Исходный текст:

============================================================

— Владимир Теодорович, вы, наверное, спите по четыре часа, как Наполеон Бонапарт?
— Вовсе нет. Как правило, я стараюсь спать часов семь, не меньше. Но не всегда удается. Вот сейчас несколько ночей вовсе не сплю — много работы, да и бессонница замучила. И боюсь, что выспаться не придется. Обычно я прилетаю в город, где должен выступать, накануне концерта, но иногда я едва успеваю после аэропорта принять душ и что-то перекусить, а затем сразу на репетицию. После нее — полчаса на чашку кофе и сразу концерт.
— Удается где-нибудь остановиться надолго?
— Скоро отправлюсь на Кольмарский фестиваль. Кольмар — единственное место в мире, где вот уже 17 лет мне удается провести две недели подряд. Потом мчусь в Цюрих, там я даю мастеркласс и отбираю студентов со всего мира, затем в Дубровник, где играю с «Виртуозами». Это будет мой последний концерт сезона и затем две недели блаженства — отдых с семьей. А 1 сентября я уже открываю новый музыкальный сезон в Санкт-Петербурге, затем выступления в Калининграде, Испании, Вене, Москве…
— Как вы отдыхаете? Вряд ли куда-то ездите.

============================================================

Выдержки из записей:

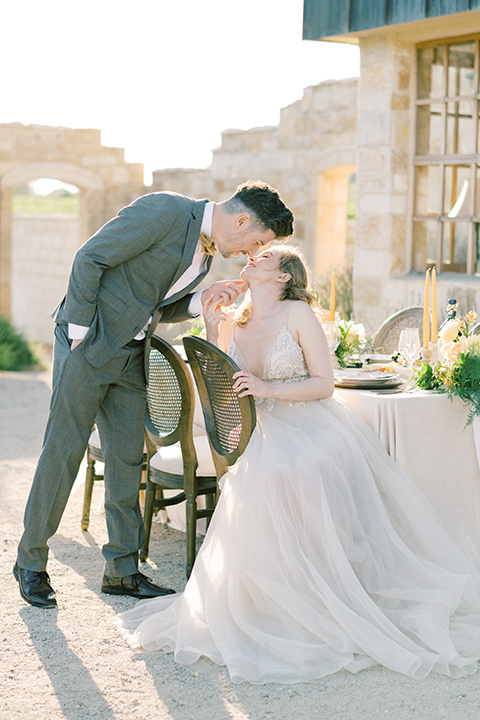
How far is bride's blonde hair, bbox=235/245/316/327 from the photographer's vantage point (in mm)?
3615

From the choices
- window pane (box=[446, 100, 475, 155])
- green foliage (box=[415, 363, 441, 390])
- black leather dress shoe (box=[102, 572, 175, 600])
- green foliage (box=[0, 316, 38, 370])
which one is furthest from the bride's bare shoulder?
green foliage (box=[0, 316, 38, 370])

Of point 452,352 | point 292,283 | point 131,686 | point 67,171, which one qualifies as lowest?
point 131,686

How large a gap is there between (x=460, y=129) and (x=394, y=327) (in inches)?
87.4

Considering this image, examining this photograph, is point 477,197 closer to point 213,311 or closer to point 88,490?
point 213,311

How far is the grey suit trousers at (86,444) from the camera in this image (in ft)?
10.9

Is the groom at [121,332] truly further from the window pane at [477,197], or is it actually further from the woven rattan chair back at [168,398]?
the window pane at [477,197]

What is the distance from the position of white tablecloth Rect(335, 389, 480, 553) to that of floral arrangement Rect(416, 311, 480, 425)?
0.20ft

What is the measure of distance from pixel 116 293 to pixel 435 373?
4.58 ft

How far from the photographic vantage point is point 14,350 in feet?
37.3

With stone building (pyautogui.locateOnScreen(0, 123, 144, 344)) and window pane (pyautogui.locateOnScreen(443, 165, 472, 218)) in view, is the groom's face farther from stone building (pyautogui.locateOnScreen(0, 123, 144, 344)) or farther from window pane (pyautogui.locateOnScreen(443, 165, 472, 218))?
stone building (pyautogui.locateOnScreen(0, 123, 144, 344))

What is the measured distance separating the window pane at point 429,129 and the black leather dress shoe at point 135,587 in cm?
433

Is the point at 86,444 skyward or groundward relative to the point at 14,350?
A: skyward


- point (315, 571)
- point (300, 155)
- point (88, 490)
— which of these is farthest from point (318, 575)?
point (300, 155)

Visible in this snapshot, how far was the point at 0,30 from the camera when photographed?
15828 millimetres
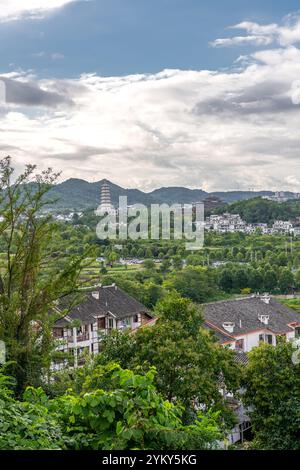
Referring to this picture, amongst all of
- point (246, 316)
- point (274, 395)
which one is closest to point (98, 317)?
point (246, 316)

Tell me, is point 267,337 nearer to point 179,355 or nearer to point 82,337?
point 82,337

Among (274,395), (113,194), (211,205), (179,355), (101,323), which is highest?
(113,194)

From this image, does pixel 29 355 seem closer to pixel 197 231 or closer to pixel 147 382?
pixel 147 382

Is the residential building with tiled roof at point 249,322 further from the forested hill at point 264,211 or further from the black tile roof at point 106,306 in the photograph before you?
the forested hill at point 264,211

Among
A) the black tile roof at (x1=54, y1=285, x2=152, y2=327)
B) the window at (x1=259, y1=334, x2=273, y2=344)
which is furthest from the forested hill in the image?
the window at (x1=259, y1=334, x2=273, y2=344)

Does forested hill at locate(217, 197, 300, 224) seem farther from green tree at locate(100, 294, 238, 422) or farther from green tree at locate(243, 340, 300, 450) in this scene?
green tree at locate(100, 294, 238, 422)

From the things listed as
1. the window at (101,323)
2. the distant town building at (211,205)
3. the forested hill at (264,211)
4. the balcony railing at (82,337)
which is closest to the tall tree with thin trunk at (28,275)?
the balcony railing at (82,337)
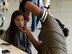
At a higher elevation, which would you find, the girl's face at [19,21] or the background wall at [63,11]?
the girl's face at [19,21]

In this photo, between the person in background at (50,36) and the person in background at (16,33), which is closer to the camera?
the person in background at (50,36)

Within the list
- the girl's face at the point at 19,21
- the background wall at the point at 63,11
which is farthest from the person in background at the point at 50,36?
the background wall at the point at 63,11

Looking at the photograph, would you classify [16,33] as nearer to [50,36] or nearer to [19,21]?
[19,21]

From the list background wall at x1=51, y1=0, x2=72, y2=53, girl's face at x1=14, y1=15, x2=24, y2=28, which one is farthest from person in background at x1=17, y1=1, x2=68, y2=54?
background wall at x1=51, y1=0, x2=72, y2=53

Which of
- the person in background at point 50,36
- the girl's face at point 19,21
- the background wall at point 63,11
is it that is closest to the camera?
the person in background at point 50,36

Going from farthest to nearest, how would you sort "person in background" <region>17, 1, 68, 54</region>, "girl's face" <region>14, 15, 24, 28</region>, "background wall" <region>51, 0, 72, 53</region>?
"background wall" <region>51, 0, 72, 53</region> → "girl's face" <region>14, 15, 24, 28</region> → "person in background" <region>17, 1, 68, 54</region>

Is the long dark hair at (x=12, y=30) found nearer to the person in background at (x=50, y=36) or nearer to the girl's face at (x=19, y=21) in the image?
the girl's face at (x=19, y=21)

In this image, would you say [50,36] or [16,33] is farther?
[16,33]

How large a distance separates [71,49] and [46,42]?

============================================================

Задание 1: В каком городе собеседник открывает новый музыкальный сезон 1 сентября, согласно интервью о гастрольной жизни музыканта?
Задание 2: Продолжите интервью о гастрольной жизни музыканта, начав сразу после его последней реплики.

Окончательный результат 1: В Санкт-Петербурге.

Окончательный результат 2:
— Мы с Сати и девочками забираемся в маленькую деревушку на Лазурном Берегу, недалеко от Сан-Рафаэля. Меня там никто не знает, и я могу отдыхать, как люблю. Читаю, плаваю, качаюсь, занимаюсь партитурами, общаюсь со своими четырьмя дочками. Старшая, Катя, учится в Американском университете в Париже, великолепно играет на рояле, а недавно потрясла меня тем, что сыграла на электрооргане весь мюзикл «Волосы», который они поставили в студенческом театре. Средняя, Татьяна, еще школьница, но уже подающая надежды артистка — в школьном театре они ставят серьезные пьесы вроде «Записок сумасшедшего» Гоголя. Татьяна тоже играет, но на флейте, к тому же великолепно рисует пастелью. Младшая, Анечка, и вовсе кладезь сюрпризов. На свое десятилетие она потрясающе станцевала танец живота в костюме марокканской соблазнительницы. Единственная, кто пока музыкой не очень увлекается, — это моя племянница Сашенька. После смерти сестры она живет с нами и стала моей приемной дочкой. Зато Сашенька великолепно говорит на трех языках — русском, испанском и французском.
— Судя по всему, пока никто из ваших детей не собирается профессионально заниматься музыкой?
— Мои дети не стали музыкантами только из-за того, что они учились на Западе, а не в России. Там нет централизованной системы музыкального образования, наподобие наших музыкальных школ, и дети растут, как дикие цветы, по принципу — что вырастет, то вырастет. Им не хватает дисциплины.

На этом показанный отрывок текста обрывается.